ТЕКСТ ДЛЯ ЧТЕНИЯ >>
* * * * * * * * *

Фикция бессмертия души и фикция индивидуальной морали, являющаяся ее необходимым последствием, суть отрицание всякой морали. И в этом отношении нужно отдать справедливость теологам, которые, будучи гораздо более последовательными, более логичными, чем метафизики, смело отрицают то, что принято называть ныне «независимой моралью», объявляя весьма основательно, что раз принимается бессмертие души и существование Бога, то нужно признать также, что может быть лишь одна мораль, а именно божественный закон, откровение, религиозная мораль, то есть связь бессмертной души с Богом милостью Бога. Помимо этой иррациональной, таинственной, мистической связи, единственно святой и единственно спасительной, и вне вытекающих из нее последствий для человека, всякие другие связи ничтожны. Божественная мораль есть абсолютное отрицание человеческой морали.

Божественная мораль нашла свое прекрасное выражение в христианском завете: «Возлюби Бога больше, чем самого себя, а ближнего своего, как самого себя», что обязывает к принесению в жертву Богу самого себя и своего ближнего. Допустим, пожертвование самого себя – оно может быть сочтено за безумие. Но принесение в жертву ближнего с человеческой точки зрения абсолютно безнравственно. И почему я принуждаюсь к сверхчеловеческой жертве? Ради спасения моей души. Таково последнее слово христианства. Итак, чтобы угодить Богу и спасти свою душу, я должен принести в жертву своего ближнего. Это абсолютнейший эгоизм. Этот эгоизм, не уменьшенный и не уничтоженный, но лишь замаскированный в католичестве вынужденной коллективностью и авторитарным иерархическим и деспотическим единством Церкви, появляется во всей своей циничной откровенности в протестантстве, в этом своего рода религиозном: «спасайся, кто может

Метафизики, в свою очередь, стараются прикрыть этот эгоизм, который есть врожденный и основной принцип всех идеальных доктрин, говоря очень мало, насколько возможно мало об отношениях человека к Богу и много о взаимных отношениях людей. Это совсем не красиво, не откровенно и не логично с их стороны. Ибо раз допускается существование Бога, то является необходимость признать отношения человека с Богом. И должно признать, что перед лицом этих отношений с абсолютным и высшим существом все другие отношения необходимо неискренни. Или Бог не есть Бог, или же его присутствие все поглощает и уничтожает. Но оставим это…

Итак, метафизики ищут мораль в отношениях людей между собою, и в то же время они утверждают, что она есть, безусловно, индивидуальный факт, божественный закон, вписанный самим Богом в сердце каждого человека независимо от его отношений с другими человеческими существами. Таково непобедимое противоречие, на котором основана теория нравственности идеалистов. Раз, прежде чем я вступил в какие-либо отношения с обществом, и, следовательно, независимо от какого бы то ни было влияния общества на меня, я ношу нравственный закон, вписанный заранее самим Богом в мое сердце, то этот нравственный закон необходимо чужд и безразличен, если не невраждебен, моему существованию в обществе. Он не может касаться моих отношений с людьми и может определять лишь мои отношения с Богом, как это вполне логично утверждает теология. Что же касается людей, они с точки зрения этого закона мне совершенно чужды. Так как нравственный закон создан и вписан в мое сердце помимо всяких моих отношений с ними, то ему нет до них никакого дела.

* * * * * * * * *

ЧТО СДЕЛАТЬ >>
Процитируйте текст о морали, начиная со слов «Фикция бессмертия души» и заканчивая словами «отрицание человеческой морали.» включительно. Пункты, идущие после текста о морали, — самостоятельный материал.

СТРОКИ >>
* * * * * * * * *

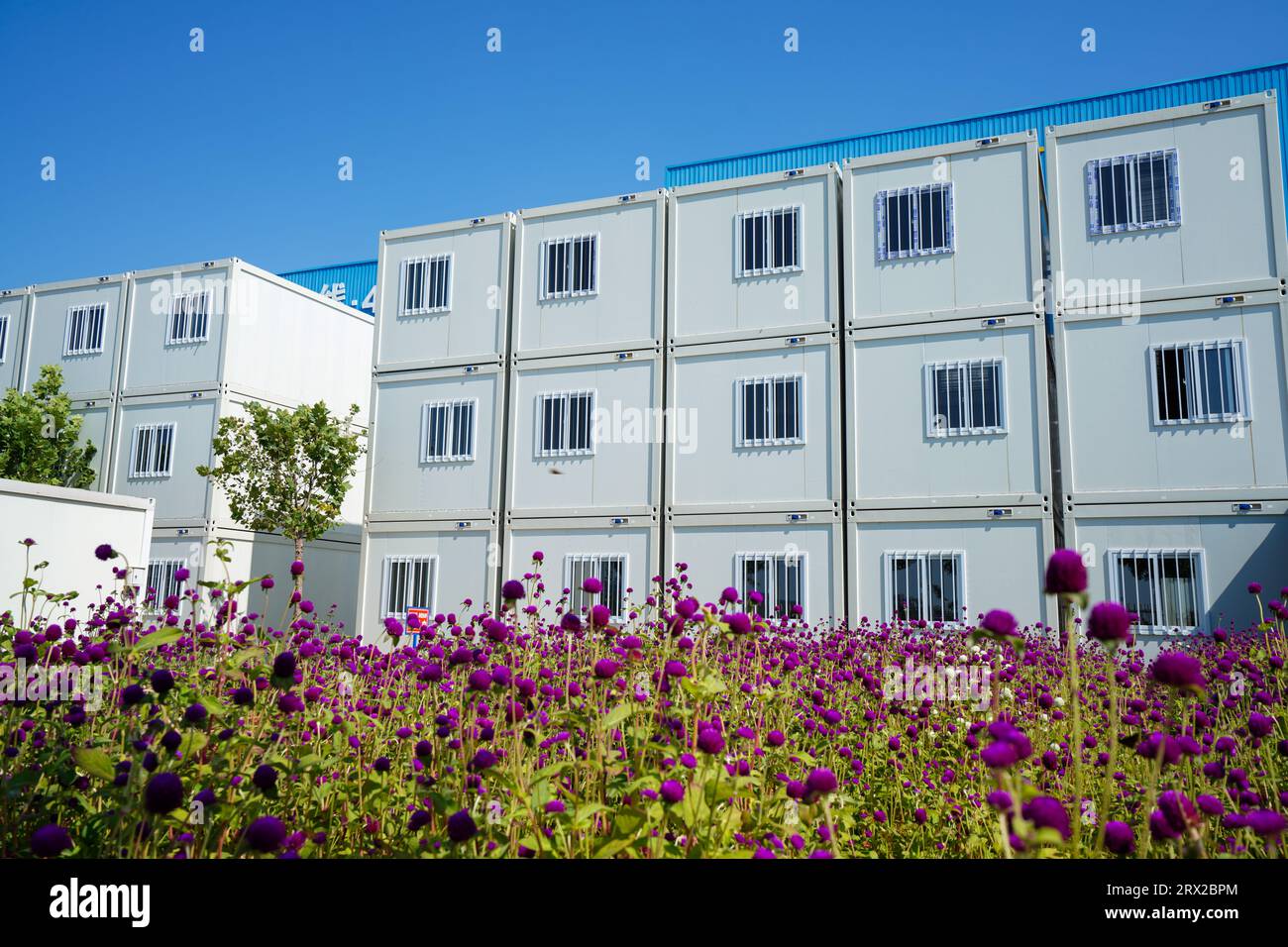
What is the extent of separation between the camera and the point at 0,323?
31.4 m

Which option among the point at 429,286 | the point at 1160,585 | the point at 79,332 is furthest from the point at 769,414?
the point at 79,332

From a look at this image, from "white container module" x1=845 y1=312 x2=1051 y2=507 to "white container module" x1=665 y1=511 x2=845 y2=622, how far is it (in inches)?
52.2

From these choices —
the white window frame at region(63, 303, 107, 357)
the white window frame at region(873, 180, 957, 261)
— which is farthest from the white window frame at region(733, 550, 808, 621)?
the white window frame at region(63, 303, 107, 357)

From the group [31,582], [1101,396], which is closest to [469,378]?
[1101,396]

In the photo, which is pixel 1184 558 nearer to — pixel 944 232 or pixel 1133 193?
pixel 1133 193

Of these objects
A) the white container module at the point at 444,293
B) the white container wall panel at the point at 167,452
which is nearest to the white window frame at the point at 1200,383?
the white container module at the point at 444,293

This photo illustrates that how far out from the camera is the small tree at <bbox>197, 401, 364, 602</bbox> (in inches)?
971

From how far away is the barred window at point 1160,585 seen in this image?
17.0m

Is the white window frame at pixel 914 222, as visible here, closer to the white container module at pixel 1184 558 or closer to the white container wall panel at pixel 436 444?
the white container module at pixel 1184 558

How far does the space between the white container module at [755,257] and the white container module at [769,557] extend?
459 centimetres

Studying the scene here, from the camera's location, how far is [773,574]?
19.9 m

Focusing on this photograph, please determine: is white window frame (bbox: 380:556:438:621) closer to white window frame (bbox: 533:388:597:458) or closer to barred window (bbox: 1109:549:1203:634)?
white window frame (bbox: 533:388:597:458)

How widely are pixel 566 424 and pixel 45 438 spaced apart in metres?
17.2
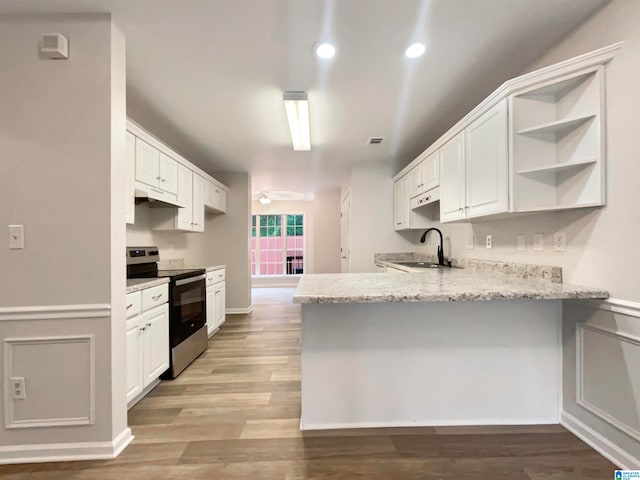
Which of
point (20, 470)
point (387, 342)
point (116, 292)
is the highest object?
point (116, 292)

* * * * * * * * *

ИТОГОВЫЙ РЕЗУЛЬТАТ >>
Фикция бессмертия души и фикция индивидуальной морали, являющаяся ее необходимым последствием, суть отрицание всякой морали. И в этом отношении нужно отдать справедливость теологам, которые, будучи гораздо более последовательными, более логичными, чем метафизики, смело отрицают то, что принято называть ныне «независимой моралью», объявляя весьма основательно, что раз принимается бессмертие души и существование Бога, то нужно признать также, что может быть лишь одна мораль, а именно божественный закон, откровение, религиозная мораль, то есть связь бессмертной души с Богом милостью Бога. Помимо этой иррациональной, таинственной, мистической связи, единственно святой и единственно спасительной, и вне вытекающих из нее последствий для человека, всякие другие связи ничтожны. Божественная мораль есть абсолютное отрицание человеческой морали.